▶ [Task details] Lay out the records from the line containing "What physical distance separates" through the end of the records, inclusive, as a two-column CSV headed entry and answer, with one row per record and each value in a single quoted field whose line breaks become spaces. Leave the pictures out.

-.-.-

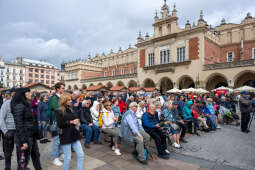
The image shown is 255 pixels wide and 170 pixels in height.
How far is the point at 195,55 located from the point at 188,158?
18.6 meters

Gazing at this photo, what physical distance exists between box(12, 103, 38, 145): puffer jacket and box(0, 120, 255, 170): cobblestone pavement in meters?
1.32

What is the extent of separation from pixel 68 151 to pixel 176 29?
23.0 m

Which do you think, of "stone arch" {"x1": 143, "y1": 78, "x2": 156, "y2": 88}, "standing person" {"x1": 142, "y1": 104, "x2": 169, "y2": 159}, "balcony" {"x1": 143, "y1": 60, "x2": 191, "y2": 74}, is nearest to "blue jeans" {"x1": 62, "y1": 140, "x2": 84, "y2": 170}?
"standing person" {"x1": 142, "y1": 104, "x2": 169, "y2": 159}

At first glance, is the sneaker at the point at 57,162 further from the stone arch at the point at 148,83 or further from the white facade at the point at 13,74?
the white facade at the point at 13,74

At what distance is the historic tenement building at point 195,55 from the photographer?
19422 millimetres

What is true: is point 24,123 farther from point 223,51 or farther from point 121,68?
point 121,68

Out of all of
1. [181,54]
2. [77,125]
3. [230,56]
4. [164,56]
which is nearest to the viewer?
[77,125]

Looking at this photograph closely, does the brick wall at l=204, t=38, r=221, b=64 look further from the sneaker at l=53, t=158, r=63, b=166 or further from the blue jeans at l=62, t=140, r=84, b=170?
the blue jeans at l=62, t=140, r=84, b=170

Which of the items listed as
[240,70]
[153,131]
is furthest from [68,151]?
[240,70]

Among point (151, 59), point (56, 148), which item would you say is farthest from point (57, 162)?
point (151, 59)

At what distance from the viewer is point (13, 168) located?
145 inches

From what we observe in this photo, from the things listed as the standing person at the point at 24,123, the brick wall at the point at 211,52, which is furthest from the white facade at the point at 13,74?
the standing person at the point at 24,123

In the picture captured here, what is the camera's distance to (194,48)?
20.7m

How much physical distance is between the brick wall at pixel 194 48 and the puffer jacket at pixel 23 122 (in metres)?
20.9
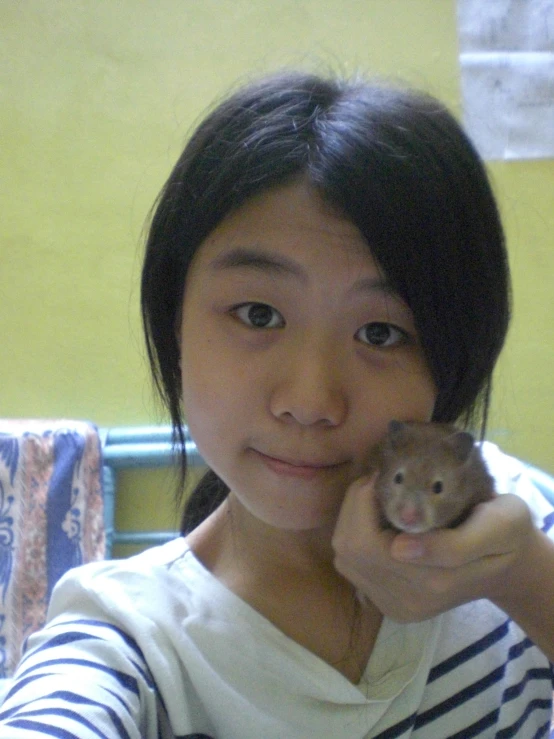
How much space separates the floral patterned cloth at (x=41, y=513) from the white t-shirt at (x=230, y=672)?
2.45 feet

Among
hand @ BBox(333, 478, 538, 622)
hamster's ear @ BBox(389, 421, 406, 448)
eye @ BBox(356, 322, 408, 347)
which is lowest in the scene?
hand @ BBox(333, 478, 538, 622)

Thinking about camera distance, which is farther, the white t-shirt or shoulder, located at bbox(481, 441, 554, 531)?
shoulder, located at bbox(481, 441, 554, 531)

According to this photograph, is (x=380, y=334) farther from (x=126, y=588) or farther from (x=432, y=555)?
(x=126, y=588)

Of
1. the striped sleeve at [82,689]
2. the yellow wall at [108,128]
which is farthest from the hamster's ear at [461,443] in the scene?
the yellow wall at [108,128]

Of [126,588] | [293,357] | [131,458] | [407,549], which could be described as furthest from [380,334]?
[131,458]

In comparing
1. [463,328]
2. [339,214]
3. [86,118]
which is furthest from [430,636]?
[86,118]

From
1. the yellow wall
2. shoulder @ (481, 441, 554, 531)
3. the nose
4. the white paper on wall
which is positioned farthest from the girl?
the white paper on wall

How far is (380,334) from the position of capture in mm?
678

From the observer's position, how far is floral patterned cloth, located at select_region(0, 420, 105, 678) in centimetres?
145

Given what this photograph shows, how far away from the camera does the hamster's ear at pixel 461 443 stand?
2.42 ft

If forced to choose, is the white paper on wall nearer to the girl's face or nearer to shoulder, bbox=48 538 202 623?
the girl's face

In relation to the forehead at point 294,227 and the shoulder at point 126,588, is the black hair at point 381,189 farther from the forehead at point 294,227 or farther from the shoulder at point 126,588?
the shoulder at point 126,588

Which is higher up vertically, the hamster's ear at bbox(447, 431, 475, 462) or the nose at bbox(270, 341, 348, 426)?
the nose at bbox(270, 341, 348, 426)

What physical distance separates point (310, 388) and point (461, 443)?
213mm
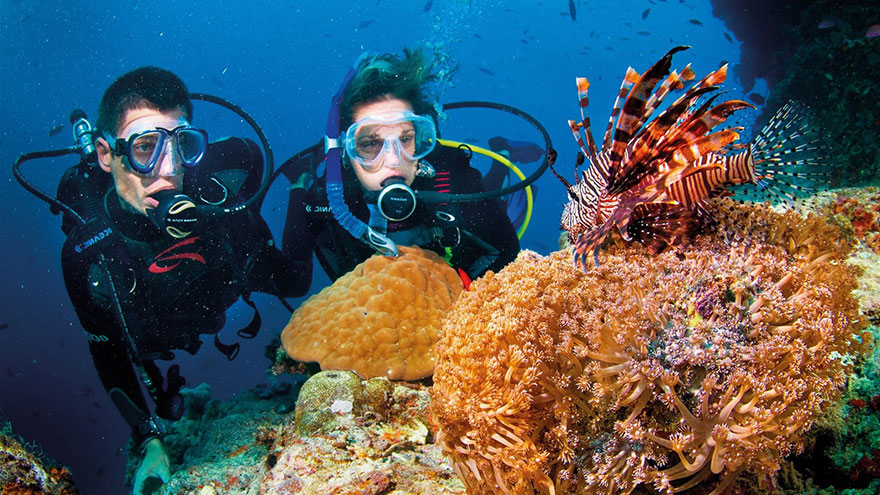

-.-.-

▶ [Final answer]
entry,answer
"What physical distance separates point (310, 388) and point (461, 443)?","213mm"